* VOS TÂCHES
1. Répondez brièvement à ces questions sur le passage consacré à l'offre de soins dans l'Aisne.
(a) Combien de pédiatres compte le département ?
(b) Combien de pédiatres reste-t-il en ville à Laon ?
(c) Combien de passages la maison médicale de garde a-t-elle connus le dimanche en 2023 ?
2. Pour chaque affirmation, indiquez si elle concorde avec le passage sur l'offre de soins dans l'Aisne (oui ou non), et citez les mots du texte qui tranchent.
(a) Les urgences pédiatriques pèsent près de 40 % de l'activité du service d'urgences.
(b) Le service d'accès aux soins de l'Aisne fonctionne pleinement depuis plusieurs années.
(c) Lors d'afflux élevé, certaines consultations durent parfois dix minutes.
3. Poursuivez le passage sur l'offre de soins dans l'Aisne à partir de sa dernière phrase.

* EXTRAIT
En pédiatrie, la pénurie est encore plus sévère. Le département ne compte que 42 pédiatres alors que 100 000 enfants de moins de 14 ans y résident. En ville, « à Laon, il n’y a plus que deux pédiatres, en fin de carrière », notent les rapporteurs. Avec une quarantaine de passages par jour, les urgences pédiatriques représentent près de 40 % de l’activité du service d’urgences. « La difficulté à recruter des pédiatres rend cette tendance problématique », euphémise la chambre régionale, et ce d’autant qu’un audit réalisé en 2023 a constaté une « saturation de la pédiatrie ». La hausse du volume d’activité devrait se poursuivre, compte tenu d'éventuels départs en retraite des pédiatres libéraux.
Plus globalement, l’offre de soins est « peu organisée » en médecine libérale, et l’hôpital paye les pots cassés. L’Aisne possède un service d’accès aux soins (SAS) qui entre tout juste en phase de déploiement. Le centre hospitalier héberge certes l’une des deux maisons médicales de garde du département mais les libéraux qui y exercent sont eux aussi débordés. En 2023, lit-on, « la structure est demeurée saturée avec plus de 80 passages le dimanche et une forte activité pédiatrique nécessitant l’appui du pédiatre du centre hospitalier ». Lors d’afflux élevé, « la qualité des soins peut se dégrader avec des consultations durant parfois cinq minutes ».

* LIGNES FOURNIES
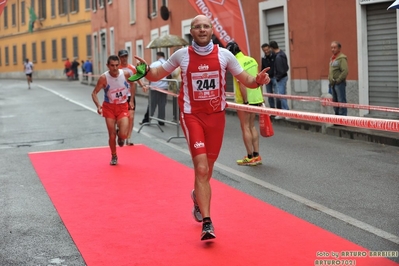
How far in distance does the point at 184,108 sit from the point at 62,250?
1717 millimetres

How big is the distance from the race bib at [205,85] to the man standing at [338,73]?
11095mm

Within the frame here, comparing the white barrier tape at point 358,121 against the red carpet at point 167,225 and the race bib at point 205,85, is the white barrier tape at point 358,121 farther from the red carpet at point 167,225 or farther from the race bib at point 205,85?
the race bib at point 205,85

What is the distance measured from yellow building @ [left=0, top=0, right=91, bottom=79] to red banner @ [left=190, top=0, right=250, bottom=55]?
39.9m

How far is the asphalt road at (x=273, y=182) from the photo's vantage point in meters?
7.17

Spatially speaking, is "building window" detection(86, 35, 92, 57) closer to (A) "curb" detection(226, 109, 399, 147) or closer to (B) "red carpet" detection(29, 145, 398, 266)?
(A) "curb" detection(226, 109, 399, 147)

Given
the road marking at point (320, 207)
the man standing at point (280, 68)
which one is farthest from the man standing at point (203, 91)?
the man standing at point (280, 68)

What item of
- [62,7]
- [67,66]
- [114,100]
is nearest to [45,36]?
[62,7]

* RÉPONSES PAR TÂCHE
1.
(a) 42 pédiatres.
(b) Deux pédiatres, en fin de carrière.
(c) Plus de 80 passages.

2.
(a) Oui : « les urgences pédiatriques représentent près de 40 % de l’activité du service d’urgences ».
(b) Non : « qui entre tout juste en phase de déploiement ».
(c) Non : « des consultations durant parfois cinq minutes ».

3.
Aux urgences pour de simples consultations
Le rapport s’attarde donc aussi sur la nature des soins prodigués aux urgences et sur le profil des patients. Un peu plus de 80 % des passages sont d’une gravité de niveau 2 sur une échelle qui va de 1 (état lésionnel et/ou pronostic fonctionnel jugés stables) à 5 (situation pathologique engageant le pronostic vital). Si 80 % des urgences générales se terminent par un retour à domicile, s’agissant de la pédiatrie, ce pourcentage grimpe à « près de 94 % […], mettant en évidence que la majorité des venues ne relèvent pas des urgences, mais de simples consultations ». L’augmentation continue de l’activité pédiatrique associée à la présence « insuffisante » de spécialistes fait craindre à la chambre régionale une fermeture du service d’urgences pédiatriques « si cette évolution se poursuit ».
Enfin, plus de sept patients sur dix arrivent aux urgences par leurs propres moyens, largement devant les ambulances (19 %) et les services de secours (7 %). Autre signe que les urgences sont considérées par défaut comme un cabinet de médecine générale, la majorité des arrivées (40 %) ont lieu en semaine durant la journée, 35 % la nuit entre 20 heures et 8 heures et un quart le week-end. En 2022, la durée moyenne d’attente aux urgences était de 2 h 51. Elle était de 5 h 34 pour les plus de 75 ans.
À Laon, qui soigne les patients ?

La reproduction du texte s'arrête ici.